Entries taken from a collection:
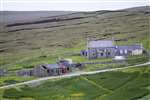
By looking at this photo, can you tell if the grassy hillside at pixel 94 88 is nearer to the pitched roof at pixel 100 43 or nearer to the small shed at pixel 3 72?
the small shed at pixel 3 72

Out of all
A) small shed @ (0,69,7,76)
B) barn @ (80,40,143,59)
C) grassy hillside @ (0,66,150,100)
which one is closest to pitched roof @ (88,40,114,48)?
barn @ (80,40,143,59)

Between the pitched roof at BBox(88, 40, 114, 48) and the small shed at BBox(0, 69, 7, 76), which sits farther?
the pitched roof at BBox(88, 40, 114, 48)

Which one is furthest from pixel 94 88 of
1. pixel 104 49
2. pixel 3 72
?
pixel 3 72

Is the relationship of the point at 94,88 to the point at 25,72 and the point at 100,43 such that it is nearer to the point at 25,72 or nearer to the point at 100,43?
the point at 100,43

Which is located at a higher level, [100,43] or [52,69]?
[100,43]

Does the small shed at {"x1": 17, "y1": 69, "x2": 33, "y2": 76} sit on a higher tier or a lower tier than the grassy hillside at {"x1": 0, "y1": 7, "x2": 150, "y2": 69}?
lower

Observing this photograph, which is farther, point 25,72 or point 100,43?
point 100,43

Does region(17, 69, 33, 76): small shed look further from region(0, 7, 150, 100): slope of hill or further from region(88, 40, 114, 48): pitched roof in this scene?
region(88, 40, 114, 48): pitched roof

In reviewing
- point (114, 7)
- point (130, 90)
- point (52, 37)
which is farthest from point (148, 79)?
point (52, 37)
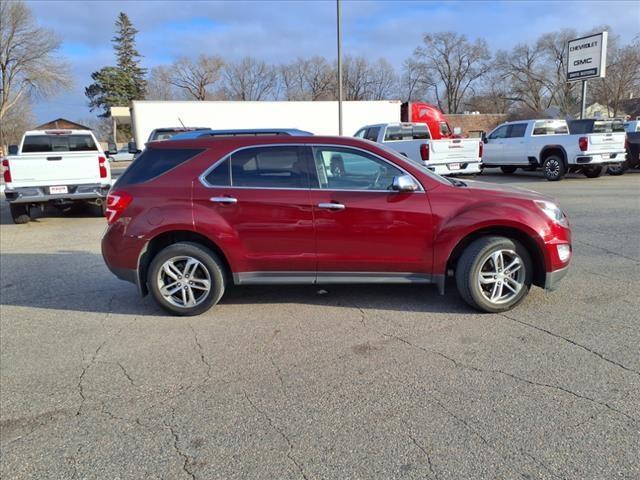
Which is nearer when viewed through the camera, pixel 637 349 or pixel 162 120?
pixel 637 349

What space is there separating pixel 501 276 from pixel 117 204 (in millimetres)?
3754

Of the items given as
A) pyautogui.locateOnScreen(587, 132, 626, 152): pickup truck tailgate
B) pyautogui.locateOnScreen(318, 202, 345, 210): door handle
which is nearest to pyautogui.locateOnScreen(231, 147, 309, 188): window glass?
pyautogui.locateOnScreen(318, 202, 345, 210): door handle

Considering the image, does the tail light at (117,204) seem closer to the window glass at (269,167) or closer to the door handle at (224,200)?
the door handle at (224,200)

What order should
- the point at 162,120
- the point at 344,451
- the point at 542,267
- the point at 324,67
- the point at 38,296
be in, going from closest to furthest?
the point at 344,451 < the point at 542,267 < the point at 38,296 < the point at 162,120 < the point at 324,67

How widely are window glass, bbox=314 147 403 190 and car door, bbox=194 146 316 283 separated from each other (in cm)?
16

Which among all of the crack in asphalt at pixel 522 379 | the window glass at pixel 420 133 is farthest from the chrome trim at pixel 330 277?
the window glass at pixel 420 133

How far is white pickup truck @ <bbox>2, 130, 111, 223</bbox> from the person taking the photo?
32.2ft

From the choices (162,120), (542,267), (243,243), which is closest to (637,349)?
(542,267)

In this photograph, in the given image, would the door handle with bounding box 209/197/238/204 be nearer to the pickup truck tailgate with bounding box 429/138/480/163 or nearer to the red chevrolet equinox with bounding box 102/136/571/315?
the red chevrolet equinox with bounding box 102/136/571/315

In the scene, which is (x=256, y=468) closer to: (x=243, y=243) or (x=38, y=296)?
(x=243, y=243)

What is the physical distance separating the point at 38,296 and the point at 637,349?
602 cm

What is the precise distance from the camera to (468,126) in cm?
5862

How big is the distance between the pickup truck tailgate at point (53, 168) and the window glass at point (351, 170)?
→ 748 cm

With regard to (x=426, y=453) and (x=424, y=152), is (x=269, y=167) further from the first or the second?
(x=424, y=152)
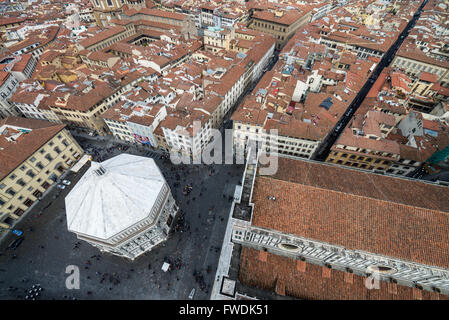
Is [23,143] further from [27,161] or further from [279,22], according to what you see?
[279,22]

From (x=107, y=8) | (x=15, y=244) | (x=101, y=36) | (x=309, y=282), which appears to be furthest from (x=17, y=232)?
(x=107, y=8)

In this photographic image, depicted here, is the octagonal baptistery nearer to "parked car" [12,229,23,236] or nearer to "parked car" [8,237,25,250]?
"parked car" [8,237,25,250]

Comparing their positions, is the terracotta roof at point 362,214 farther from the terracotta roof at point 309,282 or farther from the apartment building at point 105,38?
the apartment building at point 105,38

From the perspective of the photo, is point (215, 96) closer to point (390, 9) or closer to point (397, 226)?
point (397, 226)

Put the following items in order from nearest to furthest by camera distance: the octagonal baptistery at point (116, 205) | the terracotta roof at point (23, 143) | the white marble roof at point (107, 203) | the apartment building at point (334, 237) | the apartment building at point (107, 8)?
1. the apartment building at point (334, 237)
2. the white marble roof at point (107, 203)
3. the octagonal baptistery at point (116, 205)
4. the terracotta roof at point (23, 143)
5. the apartment building at point (107, 8)

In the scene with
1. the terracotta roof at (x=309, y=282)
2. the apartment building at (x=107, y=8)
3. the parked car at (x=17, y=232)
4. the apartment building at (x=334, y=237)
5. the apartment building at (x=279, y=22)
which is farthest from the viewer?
the apartment building at (x=107, y=8)

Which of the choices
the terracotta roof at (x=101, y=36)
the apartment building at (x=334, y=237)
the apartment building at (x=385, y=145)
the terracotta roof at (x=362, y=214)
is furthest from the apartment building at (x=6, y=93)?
the apartment building at (x=385, y=145)
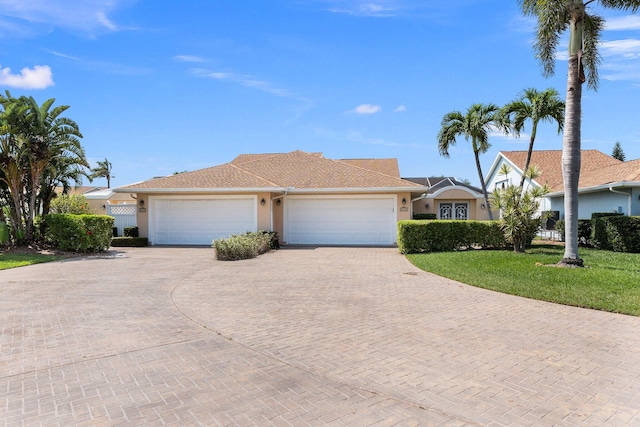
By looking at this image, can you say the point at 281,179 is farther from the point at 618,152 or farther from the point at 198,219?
the point at 618,152

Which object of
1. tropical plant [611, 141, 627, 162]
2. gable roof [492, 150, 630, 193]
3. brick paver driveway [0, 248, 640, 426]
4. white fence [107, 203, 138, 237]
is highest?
tropical plant [611, 141, 627, 162]

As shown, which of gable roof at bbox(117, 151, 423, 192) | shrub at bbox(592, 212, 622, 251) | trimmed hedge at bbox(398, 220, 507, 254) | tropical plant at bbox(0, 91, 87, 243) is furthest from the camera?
gable roof at bbox(117, 151, 423, 192)

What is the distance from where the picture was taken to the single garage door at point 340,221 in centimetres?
1825

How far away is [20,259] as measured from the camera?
1295 cm

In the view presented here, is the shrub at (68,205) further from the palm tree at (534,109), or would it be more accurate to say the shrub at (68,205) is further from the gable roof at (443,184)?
the palm tree at (534,109)

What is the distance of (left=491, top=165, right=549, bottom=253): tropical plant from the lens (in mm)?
13719

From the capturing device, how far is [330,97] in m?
18.7

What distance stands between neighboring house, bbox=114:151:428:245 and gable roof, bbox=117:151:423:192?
46mm

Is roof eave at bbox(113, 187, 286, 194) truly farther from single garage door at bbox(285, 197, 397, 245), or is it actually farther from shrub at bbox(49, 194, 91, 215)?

EXERCISE: Repeat each entry exactly. Pictures do not belong in the copy.

RESPONSE TO THE TASK:
By looking at this photo, can you tell if the grassy hillside at pixel 94 88 is nearer to the pitched roof at pixel 100 43 or nearer to the small shed at pixel 3 72?
the small shed at pixel 3 72

Out of all
A) small shed @ (0,69,7,76)
B) barn @ (80,40,143,59)
C) grassy hillside @ (0,66,150,100)
which one is closest to pitched roof @ (88,40,114,48)?
barn @ (80,40,143,59)

Between the pitched roof at BBox(88, 40, 114, 48) and the small shed at BBox(0, 69, 7, 76), which sits farther?
the pitched roof at BBox(88, 40, 114, 48)

Which one is furthest from pixel 94 88 of
1. pixel 104 49
2. pixel 3 72
?
pixel 3 72

Is the relationship of the point at 94,88 to the point at 25,72 and the point at 100,43 such that it is nearer to the point at 25,72 or nearer to the point at 100,43?
the point at 100,43

Which is located at a higher level, [100,43] or [52,69]?
[100,43]

Does the small shed at {"x1": 17, "y1": 69, "x2": 33, "y2": 76} sit on a higher tier or a lower tier than the grassy hillside at {"x1": 0, "y1": 7, "x2": 150, "y2": 69}?
lower

Observing this photograph, which is farther, point 25,72 or point 100,43?
point 100,43

Does region(17, 69, 33, 76): small shed look further from region(0, 7, 150, 100): slope of hill or further from region(88, 40, 114, 48): pitched roof in this scene?
region(88, 40, 114, 48): pitched roof

In reviewing
- point (114, 7)
- point (130, 90)
- point (52, 37)
which is farthest from point (148, 79)?
point (52, 37)
Which is nearer when viewed through the camera, pixel 637 349 or pixel 162 120?
pixel 637 349

What space is there separating pixel 501 276 from pixel 117 204 (in millimetres)?
3754

Of the items given as
A) pyautogui.locateOnScreen(587, 132, 626, 152): pickup truck tailgate
B) pyautogui.locateOnScreen(318, 202, 345, 210): door handle
which is nearest to pyautogui.locateOnScreen(231, 147, 309, 188): window glass?
pyautogui.locateOnScreen(318, 202, 345, 210): door handle

Considering the image, does the tail light at (117,204) seem closer to the window glass at (269,167) or closer to the door handle at (224,200)?
the door handle at (224,200)

What order should
- the point at 162,120
- the point at 344,451
- the point at 542,267
- the point at 324,67
- the point at 38,296
be in, going from closest to furthest?
the point at 344,451 < the point at 542,267 < the point at 38,296 < the point at 162,120 < the point at 324,67

How widely are window glass, bbox=314 147 403 190 and car door, bbox=194 146 316 283 separated from each other (in cm)?
16

Which among all of the crack in asphalt at pixel 522 379 | the window glass at pixel 420 133 is farthest from the chrome trim at pixel 330 277?
the window glass at pixel 420 133

How far is white pickup truck @ <bbox>2, 130, 111, 223</bbox> from the person taking the photo?
32.2ft

From the choices (162,120), (542,267), (243,243), which is closest to (637,349)?
(542,267)

In this photograph, in the given image, would the door handle with bounding box 209/197/238/204 be nearer to the pickup truck tailgate with bounding box 429/138/480/163 or nearer to the red chevrolet equinox with bounding box 102/136/571/315?
the red chevrolet equinox with bounding box 102/136/571/315

In the scene, which is (x=256, y=468) closer to: (x=243, y=243) or (x=38, y=296)?
(x=243, y=243)

What is the physical distance separating the point at 38,296 and the point at 637,349?
602 cm

What is the precise distance from the camera to (468,126) in cm?
5862

How big is the distance between the pickup truck tailgate at point (53, 168) and the window glass at point (351, 170)?
→ 748 cm

With regard to (x=426, y=453) and (x=424, y=152), is (x=269, y=167) further from the first or the second?
(x=424, y=152)
Is [23,143] further from [27,161] or further from [279,22], according to what you see?
[279,22]

From (x=107, y=8) | (x=15, y=244) | (x=101, y=36) | (x=309, y=282), which appears to be furthest from (x=17, y=232)?
(x=107, y=8)

In this photographic image, depicted here, is the octagonal baptistery nearer to "parked car" [12,229,23,236] or nearer to "parked car" [8,237,25,250]?
"parked car" [8,237,25,250]

Comparing their positions, is the terracotta roof at point 362,214 farther from the terracotta roof at point 309,282 or farther from the apartment building at point 105,38?
the apartment building at point 105,38

From the perspective of the photo, is point (215, 96) closer to point (390, 9) or closer to point (397, 226)?
point (397, 226)

Put the following items in order from nearest to furthest by camera distance: the octagonal baptistery at point (116, 205) | the terracotta roof at point (23, 143) | the white marble roof at point (107, 203) | the apartment building at point (334, 237) | the apartment building at point (107, 8)?
1. the apartment building at point (334, 237)
2. the white marble roof at point (107, 203)
3. the octagonal baptistery at point (116, 205)
4. the terracotta roof at point (23, 143)
5. the apartment building at point (107, 8)

In the scene with
1. the terracotta roof at (x=309, y=282)
2. the apartment building at (x=107, y=8)
3. the parked car at (x=17, y=232)
4. the apartment building at (x=334, y=237)
5. the apartment building at (x=279, y=22)
which is farthest from the viewer?
the apartment building at (x=107, y=8)

Which of the choices
the terracotta roof at (x=101, y=36)
the apartment building at (x=334, y=237)
the apartment building at (x=385, y=145)
the terracotta roof at (x=362, y=214)
is furthest from the apartment building at (x=6, y=93)?
the apartment building at (x=385, y=145)
By looking at this image, can you say the point at 281,179 is farther from the point at 618,152 or farther from the point at 198,219?
the point at 618,152

Which object of
1. tropical plant [611, 141, 627, 162]
2. gable roof [492, 150, 630, 193]
3. brick paver driveway [0, 248, 640, 426]
4. white fence [107, 203, 138, 237]
is highest?
tropical plant [611, 141, 627, 162]

As shown, which of gable roof at bbox(117, 151, 423, 192) | shrub at bbox(592, 212, 622, 251) | trimmed hedge at bbox(398, 220, 507, 254) | tropical plant at bbox(0, 91, 87, 243) is furthest from the camera?
gable roof at bbox(117, 151, 423, 192)

What is the distance from where the picture was taken to the single garage door at point 340,221 in centimetres?
1825

How far away is [20,259] as measured from the camera?
1295 cm

In the view presented here, is the shrub at (68,205) further from the palm tree at (534,109), or would it be more accurate to say the shrub at (68,205) is further from the gable roof at (443,184)?
the palm tree at (534,109)

What is the distance of (left=491, top=165, right=549, bottom=253): tropical plant from the lens (in mm)?
13719

From the capturing device, how far is [330,97] in m?
18.7

What distance stands between neighboring house, bbox=114:151:428:245 and gable roof, bbox=117:151:423:192?
46mm

Is roof eave at bbox(113, 187, 286, 194) truly farther from single garage door at bbox(285, 197, 397, 245), or is it actually farther from shrub at bbox(49, 194, 91, 215)?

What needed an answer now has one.